*** EXCERPT ***

The Lakes School is a coeducational secondary school and sixth form located in Troutbeck Bridge, Windermere, in the English county of Cumbria.

It is a comprehensive community school administered by Westmorland and Furness Council. Its catchment area includes: Grasmere, Langdale Valley, Ambleside, Troutbeck, Windermere, Bowness on Windermere and Staveley. The school also offers evening adult education classes to the local community.

==History==
The Lakes School is one of the first purpose built comprehensive schools and was opened by Tony Crosland MP, Secretary of State for Education, on 8 October 1965 the same year he issued Circular 10/65 promoting comprehensive education.

The school was first thought of in 1936 and brought together three existing schools, Windermere Grammar for boys, Kelswick, Ambleside, coeducational and Old College, Windermere, for girls. Windermere Grammar School is in the Guinness Book of Records as the first ever comprehensive school formed in 1945 after the Education Act 1944.

The school stands on the site of where Calgarth Estate once stood, the wartime housing scheme built to house workers and families brought to the Lake District to work at the nearby Short Sunderland Flying Boat factory that stood on the shores of Windermere during WW2.

Significantly, it was at Calgarth Estate that 300 young Holocaust Survivors stayed in 1945 after the horrors of the Holocaust. The estate was depicted in the BBC/Warner Bros film drama The Windermere Children first broadcast in 2020. The drama won the First Prize for Best Television Drama of 2020 in the Berlin Prix Europa Awards.

Sir Ben Helfgott and the young Jewish children are Honorary Alumni at Lakes School though the school was opened twenty years after they had departed to begin new lives elsewhere.

==Notable alumni==
- Chris Acland - Musician, Drummer with Lush. Attended the school from 1978-1985.
- Michael Cumming - Director, Filmmaker. Best known for his award winning comedy directing on Brass Eye, Toast Of London. Attended the school from 1974-1981.

*** End of EXCERPT ***
*** DATA FOR ANALYSIS ***

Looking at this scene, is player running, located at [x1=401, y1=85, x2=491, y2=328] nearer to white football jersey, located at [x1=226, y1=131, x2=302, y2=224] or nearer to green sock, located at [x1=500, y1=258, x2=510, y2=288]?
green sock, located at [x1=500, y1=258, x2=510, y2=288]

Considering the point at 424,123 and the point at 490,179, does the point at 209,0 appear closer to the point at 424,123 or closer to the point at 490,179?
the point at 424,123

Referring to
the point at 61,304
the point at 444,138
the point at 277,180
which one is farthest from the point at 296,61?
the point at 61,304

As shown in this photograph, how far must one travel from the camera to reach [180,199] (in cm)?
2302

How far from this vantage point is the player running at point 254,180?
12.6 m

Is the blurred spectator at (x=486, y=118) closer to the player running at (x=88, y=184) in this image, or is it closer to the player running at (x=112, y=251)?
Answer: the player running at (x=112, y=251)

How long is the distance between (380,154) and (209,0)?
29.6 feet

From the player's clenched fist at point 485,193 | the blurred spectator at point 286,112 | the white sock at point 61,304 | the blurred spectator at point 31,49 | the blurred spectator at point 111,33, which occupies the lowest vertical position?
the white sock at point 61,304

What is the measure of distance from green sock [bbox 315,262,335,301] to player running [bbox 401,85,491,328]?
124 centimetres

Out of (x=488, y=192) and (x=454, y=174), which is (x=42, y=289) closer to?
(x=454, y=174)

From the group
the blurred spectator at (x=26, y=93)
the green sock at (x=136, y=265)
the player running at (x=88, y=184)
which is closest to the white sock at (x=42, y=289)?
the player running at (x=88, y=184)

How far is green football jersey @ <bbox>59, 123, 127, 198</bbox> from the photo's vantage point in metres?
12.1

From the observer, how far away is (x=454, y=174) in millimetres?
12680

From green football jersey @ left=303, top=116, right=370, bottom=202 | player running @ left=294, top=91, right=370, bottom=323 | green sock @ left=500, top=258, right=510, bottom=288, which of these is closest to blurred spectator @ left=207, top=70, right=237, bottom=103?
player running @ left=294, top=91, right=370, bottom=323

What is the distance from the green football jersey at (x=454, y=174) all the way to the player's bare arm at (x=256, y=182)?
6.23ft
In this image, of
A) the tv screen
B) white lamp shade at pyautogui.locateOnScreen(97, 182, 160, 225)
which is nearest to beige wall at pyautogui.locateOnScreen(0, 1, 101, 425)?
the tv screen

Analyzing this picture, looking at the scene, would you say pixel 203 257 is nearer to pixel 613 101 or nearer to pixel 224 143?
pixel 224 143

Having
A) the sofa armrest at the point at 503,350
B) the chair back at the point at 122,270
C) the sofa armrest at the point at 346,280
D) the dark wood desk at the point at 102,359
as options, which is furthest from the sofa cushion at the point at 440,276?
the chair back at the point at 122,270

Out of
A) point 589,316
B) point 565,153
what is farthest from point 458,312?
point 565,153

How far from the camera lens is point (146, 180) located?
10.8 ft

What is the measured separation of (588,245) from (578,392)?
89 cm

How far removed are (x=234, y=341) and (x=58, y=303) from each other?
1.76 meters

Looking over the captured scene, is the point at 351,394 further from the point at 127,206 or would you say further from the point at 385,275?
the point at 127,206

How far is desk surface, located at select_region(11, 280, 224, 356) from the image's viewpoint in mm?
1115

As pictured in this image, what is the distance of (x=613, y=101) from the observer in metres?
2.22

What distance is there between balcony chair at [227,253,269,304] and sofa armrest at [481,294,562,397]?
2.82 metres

*** End of DATA FOR ANALYSIS ***

WORK INSTRUCTIONS »
1. In the Lakes School text, who opened the school, and on what date?
2. Repeat the Lakes School text word for word from "The school was first" to "Windermere during WW2.".
These records were taken from a different source than the text about the Lakes School.

EXPECTED RESULTS »
1. Tony Crosland MP, Secretary of State for Education, opened it on 8 October 1965.

2.
The school was first thought of in 1936 and brought together three existing schools, Windermere Grammar for boys, Kelswick, Ambleside, coeducational and Old College, Windermere, for girls. Windermere Grammar School is in the Guinness Book of Records as the first ever comprehensive school formed in 1945 after the Education Act 1944.

The school stands on the site of where Calgarth Estate once stood, the wartime housing scheme built to house workers and families brought to the Lake District to work at the nearby Short Sunderland Flying Boat factory that stood on the shores of Windermere during WW2.